__Instructions to follow__: The line holding "A: Hedgehog (european" and all lines that follow it to the end of the data: return these exactly, and nothing more.

»»

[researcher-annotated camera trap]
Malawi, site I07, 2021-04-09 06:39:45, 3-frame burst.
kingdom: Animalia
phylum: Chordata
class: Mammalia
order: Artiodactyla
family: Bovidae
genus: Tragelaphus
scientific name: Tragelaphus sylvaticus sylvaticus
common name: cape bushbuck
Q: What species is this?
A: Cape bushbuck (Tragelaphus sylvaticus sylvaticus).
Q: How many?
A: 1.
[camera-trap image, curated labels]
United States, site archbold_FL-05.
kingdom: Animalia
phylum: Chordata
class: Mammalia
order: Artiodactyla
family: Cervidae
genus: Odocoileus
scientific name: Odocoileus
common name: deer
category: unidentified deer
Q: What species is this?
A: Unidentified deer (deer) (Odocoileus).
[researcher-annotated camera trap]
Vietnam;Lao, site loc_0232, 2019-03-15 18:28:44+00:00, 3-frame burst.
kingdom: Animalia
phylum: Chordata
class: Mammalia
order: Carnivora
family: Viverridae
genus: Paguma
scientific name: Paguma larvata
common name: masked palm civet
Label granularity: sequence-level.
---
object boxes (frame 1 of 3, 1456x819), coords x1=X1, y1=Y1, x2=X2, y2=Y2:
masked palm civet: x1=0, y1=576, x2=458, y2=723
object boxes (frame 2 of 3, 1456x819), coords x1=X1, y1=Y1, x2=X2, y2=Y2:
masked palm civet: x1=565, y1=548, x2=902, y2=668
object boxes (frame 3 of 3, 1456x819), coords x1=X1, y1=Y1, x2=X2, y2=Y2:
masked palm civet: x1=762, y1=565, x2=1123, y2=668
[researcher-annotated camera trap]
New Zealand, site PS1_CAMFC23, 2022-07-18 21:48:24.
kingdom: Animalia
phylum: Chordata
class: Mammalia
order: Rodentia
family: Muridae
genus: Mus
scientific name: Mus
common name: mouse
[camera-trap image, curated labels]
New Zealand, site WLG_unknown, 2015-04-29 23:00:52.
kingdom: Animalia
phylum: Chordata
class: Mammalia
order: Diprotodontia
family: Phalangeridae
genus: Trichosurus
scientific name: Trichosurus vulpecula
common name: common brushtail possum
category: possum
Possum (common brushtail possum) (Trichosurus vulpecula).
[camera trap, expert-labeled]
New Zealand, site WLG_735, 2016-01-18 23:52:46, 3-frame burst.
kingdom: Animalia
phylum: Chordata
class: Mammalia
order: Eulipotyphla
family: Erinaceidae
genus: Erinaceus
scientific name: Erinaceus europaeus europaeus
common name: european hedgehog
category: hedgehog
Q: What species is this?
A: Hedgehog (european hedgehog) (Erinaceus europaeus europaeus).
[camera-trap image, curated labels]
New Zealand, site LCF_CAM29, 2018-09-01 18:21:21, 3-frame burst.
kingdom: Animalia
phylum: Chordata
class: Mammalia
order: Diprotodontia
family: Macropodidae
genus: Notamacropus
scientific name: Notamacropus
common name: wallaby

««

__Response box__:
A: Hedgehog (european hedgehog) (Erinaceus europaeus europaeus).
[camera-trap image, curated labels]
New Zealand, site LCF_CAM29, 2018-09-01 18:21:21, 3-frame burst.
kingdom: Animalia
phylum: Chordata
class: Mammalia
order: Diprotodontia
family: Macropodidae
genus: Notamacropus
scientific name: Notamacropus
common name: wallaby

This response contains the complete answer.